--- DATA ROWS ---
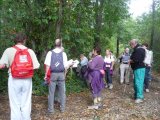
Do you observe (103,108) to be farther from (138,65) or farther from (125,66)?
(125,66)

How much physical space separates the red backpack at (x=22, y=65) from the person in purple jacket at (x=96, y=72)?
3103mm

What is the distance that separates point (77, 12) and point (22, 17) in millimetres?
3609

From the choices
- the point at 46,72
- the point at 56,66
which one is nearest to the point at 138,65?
the point at 56,66

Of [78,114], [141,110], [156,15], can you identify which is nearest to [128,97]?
[141,110]

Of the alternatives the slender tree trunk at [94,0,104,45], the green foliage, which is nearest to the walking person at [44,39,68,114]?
the green foliage

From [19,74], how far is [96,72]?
357 cm

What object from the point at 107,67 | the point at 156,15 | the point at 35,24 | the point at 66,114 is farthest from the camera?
the point at 156,15

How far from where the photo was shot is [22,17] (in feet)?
41.8

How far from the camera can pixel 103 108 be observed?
10.4m

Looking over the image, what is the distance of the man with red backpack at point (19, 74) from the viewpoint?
7453 millimetres

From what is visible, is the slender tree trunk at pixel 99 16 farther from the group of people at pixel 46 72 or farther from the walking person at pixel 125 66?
the group of people at pixel 46 72

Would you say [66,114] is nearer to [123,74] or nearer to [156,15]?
[123,74]

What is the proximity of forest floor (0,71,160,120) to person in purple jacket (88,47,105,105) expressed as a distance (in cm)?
55

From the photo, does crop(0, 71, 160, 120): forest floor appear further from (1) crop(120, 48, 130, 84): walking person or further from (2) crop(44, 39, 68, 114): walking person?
(1) crop(120, 48, 130, 84): walking person
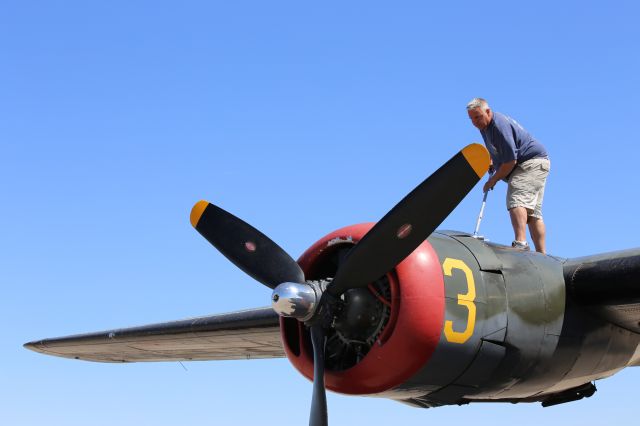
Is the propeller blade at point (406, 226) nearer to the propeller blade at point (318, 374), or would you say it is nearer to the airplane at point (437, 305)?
the airplane at point (437, 305)

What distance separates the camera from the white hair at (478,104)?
1047cm

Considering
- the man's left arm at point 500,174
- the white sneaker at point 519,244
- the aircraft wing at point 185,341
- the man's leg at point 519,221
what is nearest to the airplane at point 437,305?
the white sneaker at point 519,244

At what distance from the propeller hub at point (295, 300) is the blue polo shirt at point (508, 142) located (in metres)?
3.50

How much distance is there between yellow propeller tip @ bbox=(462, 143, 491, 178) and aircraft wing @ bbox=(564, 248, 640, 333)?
2.27m

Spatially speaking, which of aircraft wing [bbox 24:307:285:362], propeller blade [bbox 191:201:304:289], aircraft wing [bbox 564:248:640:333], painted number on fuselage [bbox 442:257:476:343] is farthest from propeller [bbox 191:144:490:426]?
aircraft wing [bbox 24:307:285:362]

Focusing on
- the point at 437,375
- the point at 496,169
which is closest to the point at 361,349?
the point at 437,375

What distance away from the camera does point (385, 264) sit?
26.8 feet

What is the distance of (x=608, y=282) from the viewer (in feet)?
30.1

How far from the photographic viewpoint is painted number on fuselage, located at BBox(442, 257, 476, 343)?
27.0ft

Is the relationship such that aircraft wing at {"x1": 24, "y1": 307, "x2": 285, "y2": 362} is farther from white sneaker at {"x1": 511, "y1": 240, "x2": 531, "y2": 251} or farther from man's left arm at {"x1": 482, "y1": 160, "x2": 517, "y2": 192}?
white sneaker at {"x1": 511, "y1": 240, "x2": 531, "y2": 251}

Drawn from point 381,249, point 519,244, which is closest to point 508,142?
point 519,244

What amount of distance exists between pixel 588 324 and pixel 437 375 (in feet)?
7.28

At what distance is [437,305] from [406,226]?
789 mm

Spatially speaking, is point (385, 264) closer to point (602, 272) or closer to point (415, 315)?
point (415, 315)
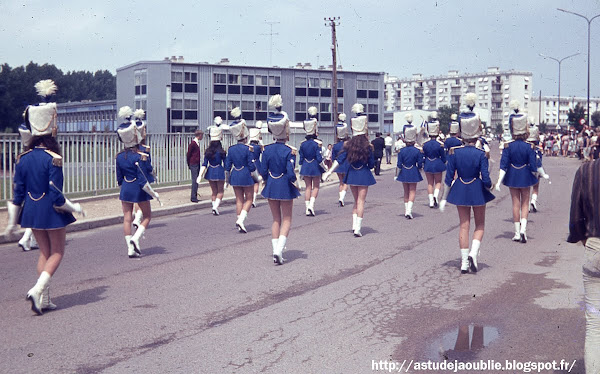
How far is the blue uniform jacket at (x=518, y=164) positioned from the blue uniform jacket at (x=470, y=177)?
2927 mm

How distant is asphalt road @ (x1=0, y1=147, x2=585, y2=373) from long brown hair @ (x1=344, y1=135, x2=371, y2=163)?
4.69 ft

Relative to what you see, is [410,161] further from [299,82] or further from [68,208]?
[299,82]

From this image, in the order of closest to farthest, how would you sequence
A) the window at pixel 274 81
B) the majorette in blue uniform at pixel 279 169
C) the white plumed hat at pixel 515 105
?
the majorette in blue uniform at pixel 279 169 < the white plumed hat at pixel 515 105 < the window at pixel 274 81

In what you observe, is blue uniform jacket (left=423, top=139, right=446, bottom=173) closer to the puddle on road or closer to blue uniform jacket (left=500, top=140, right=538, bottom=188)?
blue uniform jacket (left=500, top=140, right=538, bottom=188)

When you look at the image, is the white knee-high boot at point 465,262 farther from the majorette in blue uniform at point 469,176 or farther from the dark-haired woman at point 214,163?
the dark-haired woman at point 214,163

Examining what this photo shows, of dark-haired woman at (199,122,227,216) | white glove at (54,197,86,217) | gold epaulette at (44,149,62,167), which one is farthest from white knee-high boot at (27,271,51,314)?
dark-haired woman at (199,122,227,216)

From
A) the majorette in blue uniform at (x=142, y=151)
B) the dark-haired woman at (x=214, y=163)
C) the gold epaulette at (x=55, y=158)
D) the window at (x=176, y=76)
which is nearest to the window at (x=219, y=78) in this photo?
the window at (x=176, y=76)

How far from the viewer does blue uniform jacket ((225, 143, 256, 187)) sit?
42.9 ft

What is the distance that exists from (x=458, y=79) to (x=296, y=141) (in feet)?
487

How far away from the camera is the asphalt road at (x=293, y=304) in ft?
18.1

--- REQUIREMENTS ---
Can you write out all of the lines above again with "slender tree trunk" replaced by "narrow tree trunk" everywhere it occurs, leaving everything else the same and omitting the pictures?

--- ANSWER TO THE TASK ---
Do you observe (103,108) to be farther from (138,65) or farther from (125,66)?
(125,66)

How much physical space separates the red backpack at (x=22, y=65) from the person in purple jacket at (x=96, y=72)?
3103mm

What is the distance that separates point (77, 12) and point (22, 17) in millimetres?
3609

From the choices
- the point at 46,72
- the point at 56,66
which one is nearest to the point at 138,65?
the point at 56,66

Of [78,114], [141,110], [156,15], can you identify which is nearest to [128,97]?
[141,110]

Of the alternatives the narrow tree trunk at [94,0,104,45], the green foliage, which is nearest to the walking person at [44,39,68,114]?
the green foliage

From [19,74], how far is [96,72]?
357 cm

What object from the point at 107,67 | the point at 156,15 | the point at 35,24 | the point at 66,114 is farthest from the camera?
the point at 156,15

How far from where the photo was shot is [22,17] (in feet)?
41.8

How far from the camera can pixel 103 108 be observed?
10.4m

Looking over the image, what is the distance of the man with red backpack at point (19, 74) from the viewpoint?
7453 millimetres

From what is visible, is the narrow tree trunk at pixel 99 16 farther from the group of people at pixel 46 72 or farther from the walking person at pixel 125 66?
the group of people at pixel 46 72

Would you say [66,114] is nearer to [123,74] or nearer to [156,15]?
[123,74]

What is the proximity of forest floor (0,71,160,120) to person in purple jacket (88,47,105,105) expressed as a distance (in cm)?
55

From the photo, does crop(0, 71, 160, 120): forest floor appear further from (1) crop(120, 48, 130, 84): walking person or further from (2) crop(44, 39, 68, 114): walking person?
(1) crop(120, 48, 130, 84): walking person
Is the propeller blade at point (406, 226) nearer to the propeller blade at point (318, 374), or would you say it is nearer to the airplane at point (437, 305)?
the airplane at point (437, 305)

What distance separates the camera from the white hair at (478,104)?
1047cm

Considering
- the man's left arm at point 500,174
- the white sneaker at point 519,244
- the aircraft wing at point 185,341
- the man's leg at point 519,221
what is nearest to the airplane at point 437,305?
the white sneaker at point 519,244

At what distance from the propeller hub at point (295, 300) is the blue polo shirt at point (508, 142) located (in metres)?
3.50

How much distance is there between yellow propeller tip @ bbox=(462, 143, 491, 178) and aircraft wing @ bbox=(564, 248, 640, 333)?
2.27m

Spatially speaking, which of aircraft wing [bbox 24:307:285:362], propeller blade [bbox 191:201:304:289], aircraft wing [bbox 564:248:640:333], painted number on fuselage [bbox 442:257:476:343] is farthest from propeller [bbox 191:144:490:426]?
aircraft wing [bbox 24:307:285:362]

Focusing on
- the point at 437,375
- the point at 496,169
which is closest to the point at 361,349?
the point at 437,375

What distance away from the camera does point (385, 264) sit?
26.8 feet

What is the distance of (x=608, y=282) from the viewer (in feet)?
30.1

How far from the photographic viewpoint is painted number on fuselage, located at BBox(442, 257, 476, 343)?
27.0ft

Is the relationship such that aircraft wing at {"x1": 24, "y1": 307, "x2": 285, "y2": 362} is farther from white sneaker at {"x1": 511, "y1": 240, "x2": 531, "y2": 251} or farther from man's left arm at {"x1": 482, "y1": 160, "x2": 517, "y2": 192}?
white sneaker at {"x1": 511, "y1": 240, "x2": 531, "y2": 251}

Drawn from point 381,249, point 519,244, which is closest to point 508,142?
point 519,244

What amount of distance exists between pixel 588 324 and pixel 437 375 (in feet)?
7.28

At what distance is [437,305] from [406,226]?
789 mm

Spatially speaking, is point (385, 264) closer to point (602, 272) or closer to point (415, 315)?
point (415, 315)
How far is the blue uniform jacket at (x=518, y=164) positioned from the blue uniform jacket at (x=470, y=177)?
2927 mm

How distant is asphalt road @ (x1=0, y1=147, x2=585, y2=373) from long brown hair @ (x1=344, y1=135, x2=371, y2=163)?
4.69 ft

Relative to what you see, is [410,161] further from [299,82] or further from [68,208]?
[299,82]

From this image, in the order of closest to farthest, how would you sequence
A) the window at pixel 274 81
B) the majorette in blue uniform at pixel 279 169
C) the white plumed hat at pixel 515 105
?
the majorette in blue uniform at pixel 279 169 < the white plumed hat at pixel 515 105 < the window at pixel 274 81

In what you observe, is blue uniform jacket (left=423, top=139, right=446, bottom=173) closer to the puddle on road or closer to blue uniform jacket (left=500, top=140, right=538, bottom=188)?
blue uniform jacket (left=500, top=140, right=538, bottom=188)

When you look at the image, is the white knee-high boot at point 465,262 farther from the majorette in blue uniform at point 469,176 or farther from the dark-haired woman at point 214,163?
the dark-haired woman at point 214,163

Examining what this photo shows, of dark-haired woman at (199,122,227,216) | white glove at (54,197,86,217) | gold epaulette at (44,149,62,167), which one is farthest from white knee-high boot at (27,271,51,314)?
dark-haired woman at (199,122,227,216)

From
A) the majorette in blue uniform at (x=142, y=151)
B) the dark-haired woman at (x=214, y=163)
C) the gold epaulette at (x=55, y=158)
D) the window at (x=176, y=76)
which is nearest to the window at (x=219, y=78) in this photo?
the window at (x=176, y=76)

How far from the viewer does blue uniform jacket ((225, 143, 256, 187)) sit?
42.9 ft

What is the distance that exists from (x=458, y=79) to (x=296, y=141) (in feet)?
487

How far away from the camera is the asphalt road at (x=293, y=304) in ft?
18.1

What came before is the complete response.